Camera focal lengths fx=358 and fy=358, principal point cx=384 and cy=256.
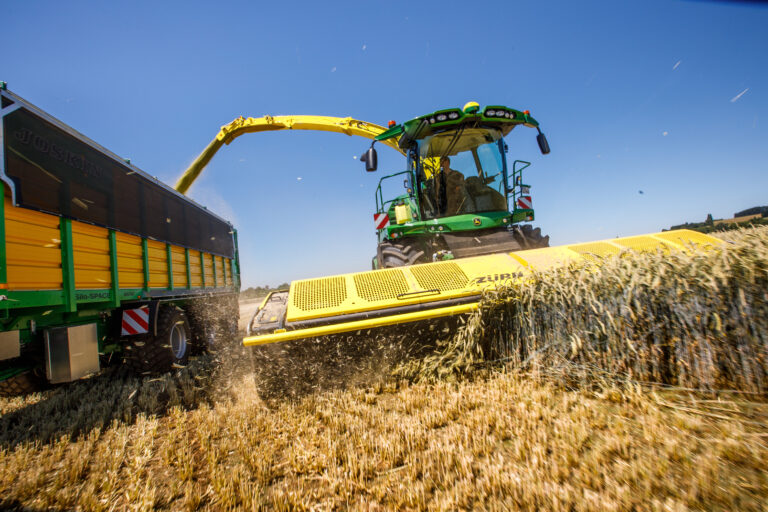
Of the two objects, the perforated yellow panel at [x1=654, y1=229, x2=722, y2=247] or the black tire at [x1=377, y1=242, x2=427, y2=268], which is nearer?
the perforated yellow panel at [x1=654, y1=229, x2=722, y2=247]

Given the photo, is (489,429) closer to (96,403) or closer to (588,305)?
(588,305)

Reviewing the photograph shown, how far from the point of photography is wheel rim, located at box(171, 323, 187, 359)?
15.8 feet

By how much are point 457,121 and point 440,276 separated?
2.66 meters

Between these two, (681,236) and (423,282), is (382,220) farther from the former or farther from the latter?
(681,236)

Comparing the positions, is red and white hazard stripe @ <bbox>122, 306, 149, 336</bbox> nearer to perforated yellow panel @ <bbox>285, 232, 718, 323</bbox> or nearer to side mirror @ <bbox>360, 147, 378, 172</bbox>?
perforated yellow panel @ <bbox>285, 232, 718, 323</bbox>

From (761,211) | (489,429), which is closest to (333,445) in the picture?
(489,429)

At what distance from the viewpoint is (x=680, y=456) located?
1312mm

** KURZE ÜBUNG **
Benenne in den Datensätzen oben „wheel rim“ in „hubcap“ um und gib sie ansonsten unverändert wieder, lass dabei aber die Bilder weg.

** LÖSUNG **
Camera focal lengths fx=358 and fy=358, principal point cx=384 and cy=256.
Of the two objects, the perforated yellow panel at [x1=654, y1=229, x2=722, y2=247] or the black tire at [x1=377, y1=242, x2=427, y2=268], which is nearer?
the perforated yellow panel at [x1=654, y1=229, x2=722, y2=247]

Given the photo, is (489,429) closer to (96,403) or closer to (588,305)?
(588,305)

Reviewing the photograph shown, how far from the point of photography is hubcap, located at box(171, 323, 187, 359)?
15.8 feet

By how much are point 457,121 and point 440,276 separated?
2.66 meters

Between these two, (681,236) and (423,282), is (382,220) farther from the former or farther from the latter?
(681,236)

Comparing the positions, is red and white hazard stripe @ <bbox>122, 306, 149, 336</bbox> nearer to perforated yellow panel @ <bbox>285, 232, 718, 323</bbox> or nearer to side mirror @ <bbox>360, 147, 378, 172</bbox>?
perforated yellow panel @ <bbox>285, 232, 718, 323</bbox>

From (761,211) | (489,429), which is closest to (333,445) in the picture?
(489,429)

At what distance from the viewpoint is (x=680, y=456) located?
1312mm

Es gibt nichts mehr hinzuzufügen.